Les grands biens ruraux arrachés des serres de la nouvelle aristocratie terrienne, au lieu d'être dépecés et distribués, comme l'ont été les Biens nationaux, confisqués au clergé et à l'ancienne noblesse seront exploités au profit de la communauté par les cultivateurs organisés, tandis que l'outillage mécanique de l'industrie confié aux ouvriers associés fonctionnera pour le bien-être de tous.

Le Parti socialiste, maître du pouvoir, loin de vouloir déranger le paysan propriétaire dans la tranquille possession du lambeau de terre qu'il féconde de ses sueurs, supprimera les impôts qui pèsent sur lui, le débarrassera des usuriers qui le dévorent, en abolissant les dettes chirographaires et hypothécaires, et l'aidera dans son exploitation en lui fournissant du crédit, des machines, des engrais, des semences, des bestiaux à engraisser, etc., et en lui permettant d'acquitter sa dette en nature.

(Rapport présenté par le citoyen Paul Lafargue au Congrès de Roanne de 1882)

Ce sont des hommes, nés dans la République sociale, fondée sur les ruines de la société capitaliste et élevés dans les idées communistes, qui, sans blesser les sentiments de personne, feront rentrer dans le domaine de la nation les parcelles de terre que, par intérêt, les capitalistes avaient laissées en la possession de leurs pères.

  1. Dans ces contrats de culture, le propriétaire n'était censé posséder que le foncier, c'est-à-dire le sol ; tandis que le cultivateur était propriétaire de tout ce qui le recouvrait ; bâtisses, arbres, récoltes, etc. Celui-ci ne devait au propriétaire du foncier qu'une redevance en nature fixe et invariable ; parfois cependant elle était proportionnelle à la récolte. La quevaise, la forme la plus antique était générale avant le seizième siècle ; le cultivateur à quevaise ne pouvait être exproprié sous aucun prétexte ; tandis que celui du convenant à domaine congéable pouvait être expulsé après avoir été indemnisé de la valeur des moissons et des édifices recouvrant le sol.
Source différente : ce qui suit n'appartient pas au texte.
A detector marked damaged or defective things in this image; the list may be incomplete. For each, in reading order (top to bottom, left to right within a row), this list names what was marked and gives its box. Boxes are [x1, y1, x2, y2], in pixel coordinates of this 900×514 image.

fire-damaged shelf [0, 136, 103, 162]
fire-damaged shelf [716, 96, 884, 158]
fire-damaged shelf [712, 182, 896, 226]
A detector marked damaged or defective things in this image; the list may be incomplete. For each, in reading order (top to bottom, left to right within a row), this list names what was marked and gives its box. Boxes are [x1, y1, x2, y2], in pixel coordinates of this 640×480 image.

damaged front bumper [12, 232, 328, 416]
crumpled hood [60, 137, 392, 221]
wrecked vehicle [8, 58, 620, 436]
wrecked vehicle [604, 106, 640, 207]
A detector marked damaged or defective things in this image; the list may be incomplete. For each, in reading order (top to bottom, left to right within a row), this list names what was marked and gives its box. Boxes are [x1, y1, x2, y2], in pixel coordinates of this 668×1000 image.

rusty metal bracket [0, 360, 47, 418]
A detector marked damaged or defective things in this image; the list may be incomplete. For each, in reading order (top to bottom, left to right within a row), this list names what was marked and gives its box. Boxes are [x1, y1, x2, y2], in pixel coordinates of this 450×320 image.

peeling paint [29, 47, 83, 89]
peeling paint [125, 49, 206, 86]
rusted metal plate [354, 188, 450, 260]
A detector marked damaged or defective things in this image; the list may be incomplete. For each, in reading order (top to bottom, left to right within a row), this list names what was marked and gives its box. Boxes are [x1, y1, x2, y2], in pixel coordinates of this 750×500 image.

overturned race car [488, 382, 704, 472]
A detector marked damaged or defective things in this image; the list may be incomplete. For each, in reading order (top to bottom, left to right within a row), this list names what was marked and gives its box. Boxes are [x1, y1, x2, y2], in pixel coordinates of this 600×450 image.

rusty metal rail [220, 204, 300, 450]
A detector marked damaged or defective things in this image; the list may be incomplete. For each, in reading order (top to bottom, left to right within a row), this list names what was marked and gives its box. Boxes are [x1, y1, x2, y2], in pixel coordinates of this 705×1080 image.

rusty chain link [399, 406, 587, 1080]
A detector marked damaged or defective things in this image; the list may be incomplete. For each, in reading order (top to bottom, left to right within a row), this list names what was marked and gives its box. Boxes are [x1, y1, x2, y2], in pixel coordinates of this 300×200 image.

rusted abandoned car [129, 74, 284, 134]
Cette forme plus moderne indique une transformation dans le sens bourgeois de la propriété féodale.
  2. La loi du 28 septembre 1791 sur les Biens et les usages ruraux donne à la propriété foncière son caractère individualiste.
    Article premier. Le territoire de la France, qui dans toute son étendue est libre comme toutes les personnes qui l'habitent. Ainsi, toute propriété ne peut être sujette qu'aux usages établis on reconnus par la loi, c'est-à-dire par la loi bourgeoise et non par les coutumes féodales.
    Article 2. Les propriétaires sont libres de varier à leur gré la culture et l'exploitation de leurs terres, de conserver à leur gré leurs récoltes et de disposer de toutes les productions de leur propriété dans l'intérieur du royaume et au dehors sans préjudicier aux droits d'autrui et en se conformant aux lois.